Way back in 2000, when I was just a dewy young thing preparing to pluck herself out of the MBA cabbage patch and venture out into the world, there was one small thing that concerned us: the stock market seemed to be a little, well, uneasy. Indeed, I was at the orientation for my Merrill Lynch summer internship the day the NASDAQ collapsed; the HR person fussed ineffectively as all the yuppie larvae drifted out of the auditorium to stare in sick fascination at the CNBC ticker mounted on the foyer wall.
Oh, no, don't worry, we were assured. That sort of thing doesn't happen to MBA's--not to Chicago MBAs. Not to you, adorable you with your brilliant mind and firm (but not excessively so) handshake.
We make money in good times and bad, said the investment bankers; after all, when the market's down and IPOs are dead, that's the perfect time for a stock repurchase or a merger.
We make money in good times and bad, said the management consultants.
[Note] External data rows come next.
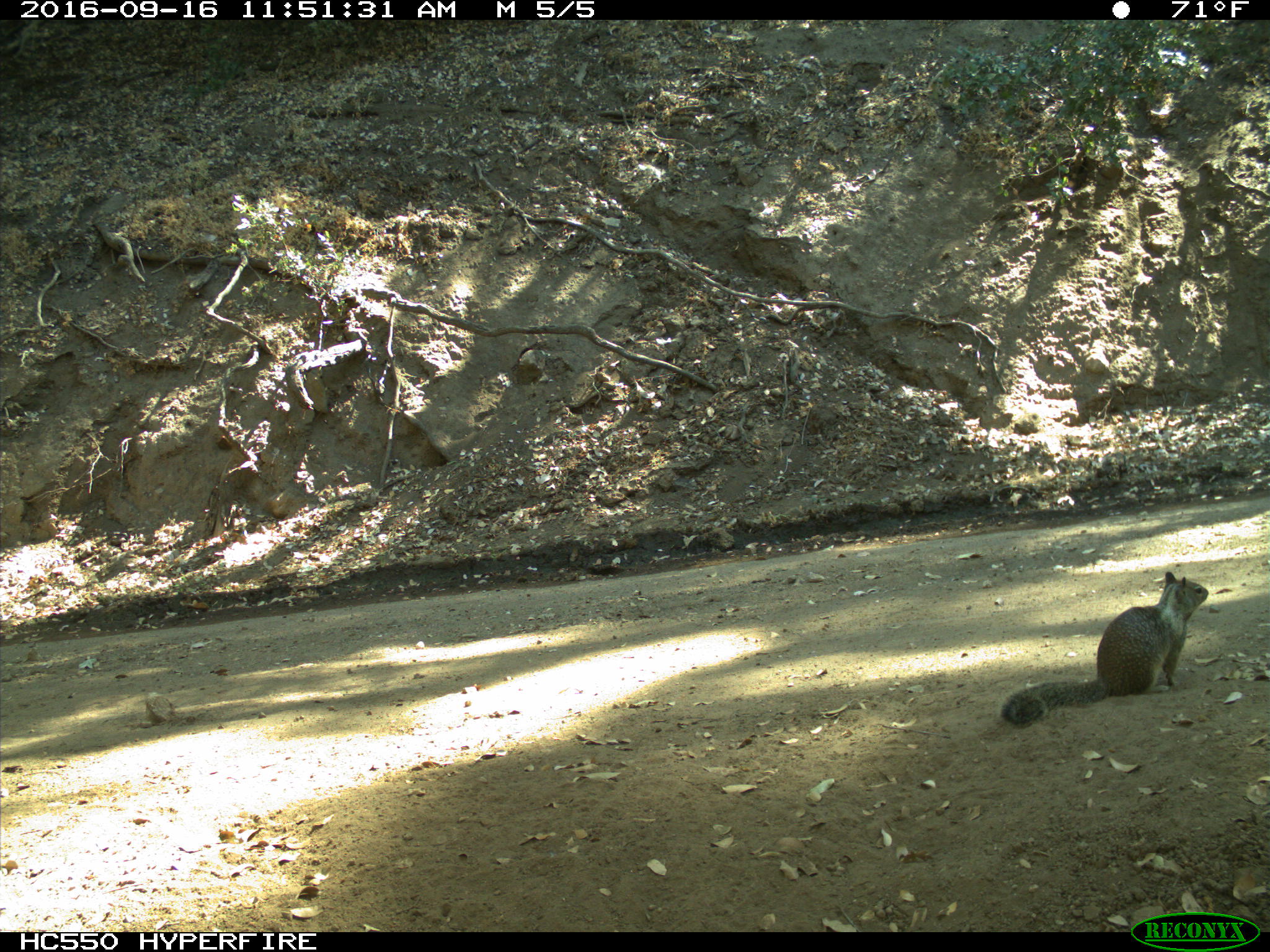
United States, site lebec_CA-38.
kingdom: Animalia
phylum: Chordata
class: Mammalia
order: Rodentia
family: Sciuridae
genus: Otospermophilus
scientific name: Otospermophilus beecheyi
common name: california ground squirrel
Otospermophilus beecheyi (california ground squirrel).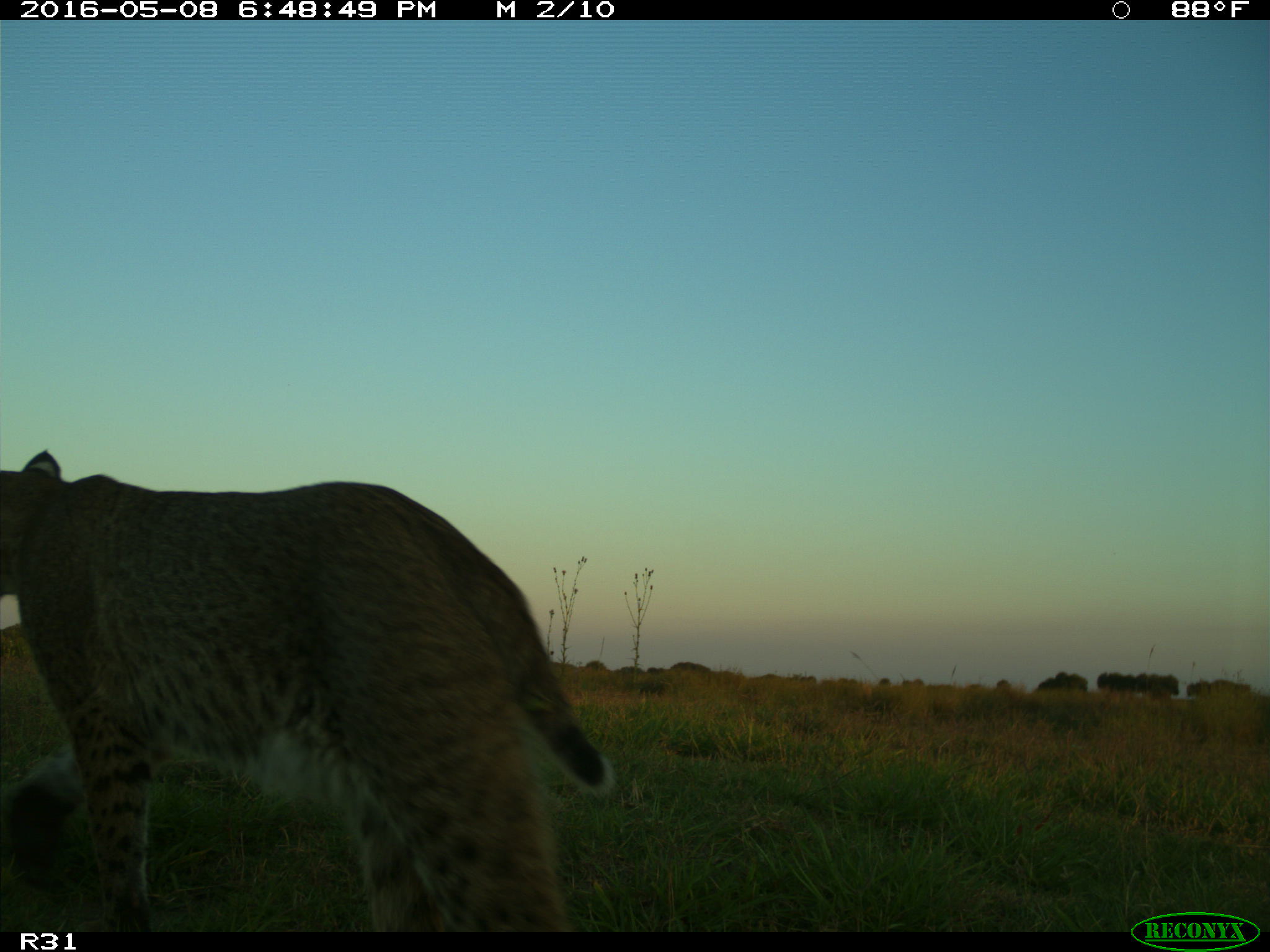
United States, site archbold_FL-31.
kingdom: Animalia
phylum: Chordata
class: Mammalia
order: Carnivora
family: Felidae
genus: Lynx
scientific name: Lynx rufus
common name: bobcat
After all, when things go wrong is when people need us most.
This was, of course, gilt-plated flapdoodle. By my count, a year after graduation, about a third of my class was unemployed, underemployed, or waiting for some never-never job to start. The management consulting firm that I was supposed to work for strung us along just long enough to dump us on the market at the same time as the next class of MBAs. In the year that followed, I experienced something perilously close to utter despair.
Nonetheless we believed these transparent lies with the anxious fervor of a Christian Scientist with appendicitis. There was no reason not to, really: what else were we going to do?
Pray harder, I suppose.
One look at DealBreaker this morning was enough to bring it all flooding back. The summer interns who just got shafted by the Bear collapse; the quieter announcement of layoffs from Goldman. Note to MBAs: if you haven't already, start looking around for a nice refrigerator box. The good ones tend to go quick.






That was EXACTLY the feeling at Arthur Andersen when I started in the summer of 2000 coming out of undergrad. It was obvious that the party was over but we didn't know quite what we were in for.
Megan,
What about those going into b-school in the fall? I'd guess that this is about the best time to do so; losses from working aren't as great when the financial markets look like this and the employment picture will probably look better in 2010 than now.
How did the class of 2002 end up doing?
Notso hotso. I think things started to pick up in 2003/2004. My class got shafted the worse--the class before us had a year's work experience, the class behind us had time to look outside consulting and banking. But it wasn't good.
I was a summer intern at Bear back in '01 and '02... Not on the MBA level - just a puny undergrad intern on the programming side of things. Ironically enough, I was actually working in the Financial Analytics and Structured Transactions group - the people who did all of the foreclosure scenario heavy lifting. Mainframes, supercomputers, distributed computing systems... Those were the tools of that group. My boss had been hired initially due to his knowledge of programming Cray supercomputers.
Strange in hindsight, I attended seminars on how CMOs and CDOs were structured, and why they were so wonderful.
The overall economic problems didn't resonate so much back then - they weren't hitting Bear where it hurt, really.
I have trouble seeing the scale of this in terms that really make sense. I think more about the individual people I worked with there, and the consequences that the collapse is likely to have for them.
I'm a liberal, and it pains me to see the occasional schadenfreude voiced on progressive blogs at this. Corporations are defined by more than their CEO's compensation level. They're composed of a ton of people of all income levels - and the ones who are in the most trouble when things go to crap are the ones on the bottom end of that scale.
I'm not a particularly anti-corporate progressive, but even if I were there's no joy to be found in what happened to Bear. I almost wandered over to 383 Madison on my way home yesterday. I didn't have a real reason, which is why I didn't. I'm not sure what I might have expected to find. People crying in the streets outside? Probably a bit melodramatic, even given the immense levels of stress no doubt present in there.
It's all a bit much to take in, really. It was a great place while I was there. I'm sorry they went down, even if it does seem to be due to their own failings.
As an addendum, as a non-MBA Computer Science major graduating in '03, things were pretty crappy as well. The dot-com failings had left the market glutted with experienced programmers. Trying to find entry level programming work fresh out of school was a nightmare. (I never did find a pure programming job. I took a side step, and slotted myself in between the finance and programming sides...)
Obviously this is gonna be rough times for the financial sector, much as the dot-com crash was for the IT sector, but for those of us economic amateurs out here, should we expect this to hurt the rest of the employment sectors? Should we expect general unemployment to rise?
At least the stock market comes back. My wife got her degree from Georgetown speciallizing in technical aspects of US-Soviet relations in 1992.